## WORK ORDER
The listing below must be duplicated in full, with nothing altered.

## SOURCE DATA
········

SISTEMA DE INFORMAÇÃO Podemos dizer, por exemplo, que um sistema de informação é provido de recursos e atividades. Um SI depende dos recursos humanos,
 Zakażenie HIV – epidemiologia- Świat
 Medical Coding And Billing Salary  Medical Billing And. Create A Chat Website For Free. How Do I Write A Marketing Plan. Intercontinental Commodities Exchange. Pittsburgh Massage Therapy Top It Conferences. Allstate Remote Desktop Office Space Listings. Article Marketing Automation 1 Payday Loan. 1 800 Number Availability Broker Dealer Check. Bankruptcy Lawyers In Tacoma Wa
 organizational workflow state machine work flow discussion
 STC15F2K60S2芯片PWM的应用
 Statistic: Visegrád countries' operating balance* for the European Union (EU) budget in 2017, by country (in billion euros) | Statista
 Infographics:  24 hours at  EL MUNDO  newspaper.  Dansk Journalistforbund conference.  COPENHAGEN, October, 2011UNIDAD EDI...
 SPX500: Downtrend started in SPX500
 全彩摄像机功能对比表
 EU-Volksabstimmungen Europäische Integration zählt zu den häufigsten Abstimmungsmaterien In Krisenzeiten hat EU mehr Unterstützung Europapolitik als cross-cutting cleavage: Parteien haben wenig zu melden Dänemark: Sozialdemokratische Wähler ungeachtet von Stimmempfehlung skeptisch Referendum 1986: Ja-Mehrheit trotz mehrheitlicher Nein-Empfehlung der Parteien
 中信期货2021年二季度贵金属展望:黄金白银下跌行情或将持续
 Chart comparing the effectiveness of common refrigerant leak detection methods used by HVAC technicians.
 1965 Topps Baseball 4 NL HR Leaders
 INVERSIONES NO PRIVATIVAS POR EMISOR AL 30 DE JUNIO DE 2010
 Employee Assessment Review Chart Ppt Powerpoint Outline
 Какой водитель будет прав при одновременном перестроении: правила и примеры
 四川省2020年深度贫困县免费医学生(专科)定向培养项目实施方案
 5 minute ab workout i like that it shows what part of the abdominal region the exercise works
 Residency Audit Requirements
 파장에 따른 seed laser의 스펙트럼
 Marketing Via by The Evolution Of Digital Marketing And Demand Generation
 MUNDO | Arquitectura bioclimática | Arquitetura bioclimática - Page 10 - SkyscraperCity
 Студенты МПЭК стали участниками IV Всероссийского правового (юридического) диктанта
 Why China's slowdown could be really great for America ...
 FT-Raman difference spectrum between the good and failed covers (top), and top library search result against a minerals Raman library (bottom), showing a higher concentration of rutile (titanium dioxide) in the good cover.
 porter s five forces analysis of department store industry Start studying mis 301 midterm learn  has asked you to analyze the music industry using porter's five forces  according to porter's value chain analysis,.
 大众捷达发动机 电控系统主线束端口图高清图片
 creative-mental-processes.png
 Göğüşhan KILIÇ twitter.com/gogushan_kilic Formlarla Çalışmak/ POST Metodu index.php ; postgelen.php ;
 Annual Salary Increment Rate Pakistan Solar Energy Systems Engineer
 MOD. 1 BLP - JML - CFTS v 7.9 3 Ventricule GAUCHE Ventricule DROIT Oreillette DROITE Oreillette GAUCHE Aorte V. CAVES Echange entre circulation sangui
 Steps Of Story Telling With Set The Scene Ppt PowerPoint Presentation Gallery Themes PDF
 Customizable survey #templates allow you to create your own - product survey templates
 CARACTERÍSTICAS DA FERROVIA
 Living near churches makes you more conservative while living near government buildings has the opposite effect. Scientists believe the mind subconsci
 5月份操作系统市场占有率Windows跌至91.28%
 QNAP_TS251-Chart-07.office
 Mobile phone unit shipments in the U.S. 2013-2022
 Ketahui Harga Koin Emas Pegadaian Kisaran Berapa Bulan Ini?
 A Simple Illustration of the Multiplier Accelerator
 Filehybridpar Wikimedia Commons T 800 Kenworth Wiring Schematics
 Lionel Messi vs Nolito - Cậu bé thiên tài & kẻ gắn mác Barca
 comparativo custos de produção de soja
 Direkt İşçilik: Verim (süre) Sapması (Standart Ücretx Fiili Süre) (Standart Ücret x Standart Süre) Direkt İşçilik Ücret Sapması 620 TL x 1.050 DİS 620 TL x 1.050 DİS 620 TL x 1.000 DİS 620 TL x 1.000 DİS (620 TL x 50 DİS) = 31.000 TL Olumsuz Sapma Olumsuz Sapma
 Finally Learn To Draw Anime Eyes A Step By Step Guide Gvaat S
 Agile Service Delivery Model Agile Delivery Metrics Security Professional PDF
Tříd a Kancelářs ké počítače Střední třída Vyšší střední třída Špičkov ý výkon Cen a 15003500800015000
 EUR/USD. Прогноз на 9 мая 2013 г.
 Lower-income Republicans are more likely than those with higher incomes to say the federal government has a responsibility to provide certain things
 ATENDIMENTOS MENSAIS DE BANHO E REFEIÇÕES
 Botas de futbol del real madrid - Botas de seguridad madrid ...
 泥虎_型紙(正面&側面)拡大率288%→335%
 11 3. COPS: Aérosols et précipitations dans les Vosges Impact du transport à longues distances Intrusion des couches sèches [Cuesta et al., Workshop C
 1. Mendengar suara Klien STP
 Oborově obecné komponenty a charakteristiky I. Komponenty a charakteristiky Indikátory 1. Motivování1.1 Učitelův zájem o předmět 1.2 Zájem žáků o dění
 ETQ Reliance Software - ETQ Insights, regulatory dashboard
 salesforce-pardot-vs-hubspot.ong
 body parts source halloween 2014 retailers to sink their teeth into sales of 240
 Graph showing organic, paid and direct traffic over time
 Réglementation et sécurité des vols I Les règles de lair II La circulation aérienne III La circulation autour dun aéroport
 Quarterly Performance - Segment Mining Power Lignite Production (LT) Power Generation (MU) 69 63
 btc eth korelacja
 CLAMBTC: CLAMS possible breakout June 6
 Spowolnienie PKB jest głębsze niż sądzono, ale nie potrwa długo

········

## FINAL ANSWER
SISTEMA DE INFORMAÇÃO Podemos dizer, por exemplo, que um sistema de informação é provido de recursos e atividades. Um SI depende dos recursos humanos,
 Zakażenie HIV – epidemiologia- Świat
 Medical Coding And Billing Salary  Medical Billing And. Create A Chat Website For Free. How Do I Write A Marketing Plan. Intercontinental Commodities Exchange. Pittsburgh Massage Therapy Top It Conferences. Allstate Remote Desktop Office Space Listings. Article Marketing Automation 1 Payday Loan. 1 800 Number Availability Broker Dealer Check. Bankruptcy Lawyers In Tacoma Wa
 organizational workflow state machine work flow discussion
 STC15F2K60S2芯片PWM的应用
 Statistic: Visegrád countries' operating balance* for the European Union (EU) budget in 2017, by country (in billion euros) | Statista
 Infographics:  24 hours at  EL MUNDO  newspaper.  Dansk Journalistforbund conference.  COPENHAGEN, October, 2011UNIDAD EDI...
 SPX500: Downtrend started in SPX500
 全彩摄像机功能对比表
 EU-Volksabstimmungen Europäische Integration zählt zu den häufigsten Abstimmungsmaterien In Krisenzeiten hat EU mehr Unterstützung Europapolitik als cross-cutting cleavage: Parteien haben wenig zu melden Dänemark: Sozialdemokratische Wähler ungeachtet von Stimmempfehlung skeptisch Referendum 1986: Ja-Mehrheit trotz mehrheitlicher Nein-Empfehlung der Parteien
 中信期货2021年二季度贵金属展望:黄金白银下跌行情或将持续
 Chart comparing the effectiveness of common refrigerant leak detection methods used by HVAC technicians.
 1965 Topps Baseball 4 NL HR Leaders
 INVERSIONES NO PRIVATIVAS POR EMISOR AL 30 DE JUNIO DE 2010
 Employee Assessment Review Chart Ppt Powerpoint Outline
 Какой водитель будет прав при одновременном перестроении: правила и примеры
 四川省2020年深度贫困县免费医学生(专科)定向培养项目实施方案
 5 minute ab workout i like that it shows what part of the abdominal region the exercise works
 Residency Audit Requirements
 파장에 따른 seed laser의 스펙트럼
 Marketing Via by The Evolution Of Digital Marketing And Demand Generation
 MUNDO | Arquitectura bioclimática | Arquitetura bioclimática - Page 10 - SkyscraperCity
 Студенты МПЭК стали участниками IV Всероссийского правового (юридического) диктанта
 Why China's slowdown could be really great for America ...
 FT-Raman difference spectrum between the good and failed covers (top), and top library search result against a minerals Raman library (bottom), showing a higher concentration of rutile (titanium dioxide) in the good cover.
 porter s five forces analysis of department store industry Start studying mis 301 midterm learn  has asked you to analyze the music industry using porter's five forces  according to porter's value chain analysis,.
 大众捷达发动机 电控系统主线束端口图高清图片
 creative-mental-processes.png
 Göğüşhan KILIÇ twitter.com/gogushan_kilic Formlarla Çalışmak/ POST Metodu index.php ; postgelen.php ;
 Annual Salary Increment Rate Pakistan Solar Energy Systems Engineer
 MOD. 1 BLP - JML - CFTS v 7.9 3 Ventricule GAUCHE Ventricule DROIT Oreillette DROITE Oreillette GAUCHE Aorte V. CAVES Echange entre circulation sangui
 Steps Of Story Telling With Set The Scene Ppt PowerPoint Presentation Gallery Themes PDF
 Customizable survey #templates allow you to create your own - product survey templates
 CARACTERÍSTICAS DA FERROVIA
 Living near churches makes you more conservative while living near government buildings has the opposite effect. Scientists believe the mind subconsci
 5月份操作系统市场占有率Windows跌至91.28%
 QNAP_TS251-Chart-07.office
 Mobile phone unit shipments in the U.S. 2013-2022
 Ketahui Harga Koin Emas Pegadaian Kisaran Berapa Bulan Ini?
 A Simple Illustration of the Multiplier Accelerator
 Filehybridpar Wikimedia Commons T 800 Kenworth Wiring Schematics
 Lionel Messi vs Nolito - Cậu bé thiên tài & kẻ gắn mác Barca
 comparativo custos de produção de soja
 Direkt İşçilik: Verim (süre) Sapması (Standart Ücretx Fiili Süre) (Standart Ücret x Standart Süre) Direkt İşçilik Ücret Sapması 620 TL x 1.050 DİS 620 TL x 1.050 DİS 620 TL x 1.000 DİS 620 TL x 1.000 DİS (620 TL x 50 DİS) = 31.000 TL Olumsuz Sapma Olumsuz Sapma
 Finally Learn To Draw Anime Eyes A Step By Step Guide Gvaat S
 Agile Service Delivery Model Agile Delivery Metrics Security Professional PDF
Tříd a Kancelářs ké počítače Střední třída Vyšší střední třída Špičkov ý výkon Cen a 15003500800015000
 EUR/USD. Прогноз на 9 мая 2013 г.
 Lower-income Republicans are more likely than those with higher incomes to say the federal government has a responsibility to provide certain things
 ATENDIMENTOS MENSAIS DE BANHO E REFEIÇÕES
 Botas de futbol del real madrid - Botas de seguridad madrid ...
 泥虎_型紙(正面&側面)拡大率288%→335%
 11 3. COPS: Aérosols et précipitations dans les Vosges Impact du transport à longues distances Intrusion des couches sèches [Cuesta et al., Workshop C
 1. Mendengar suara Klien STP
 Oborově obecné komponenty a charakteristiky I. Komponenty a charakteristiky Indikátory 1. Motivování1.1 Učitelův zájem o předmět 1.2 Zájem žáků o dění
 ETQ Reliance Software - ETQ Insights, regulatory dashboard
 salesforce-pardot-vs-hubspot.ong
 body parts source halloween 2014 retailers to sink their teeth into sales of 240
 Graph showing organic, paid and direct traffic over time
 Réglementation et sécurité des vols I Les règles de lair II La circulation aérienne III La circulation autour dun aéroport
 Quarterly Performance - Segment Mining Power Lignite Production (LT) Power Generation (MU) 69 63
 btc eth korelacja
 CLAMBTC: CLAMS possible breakout June 6
 Spowolnienie PKB jest głębsze niż sądzono, ale nie potrwa długo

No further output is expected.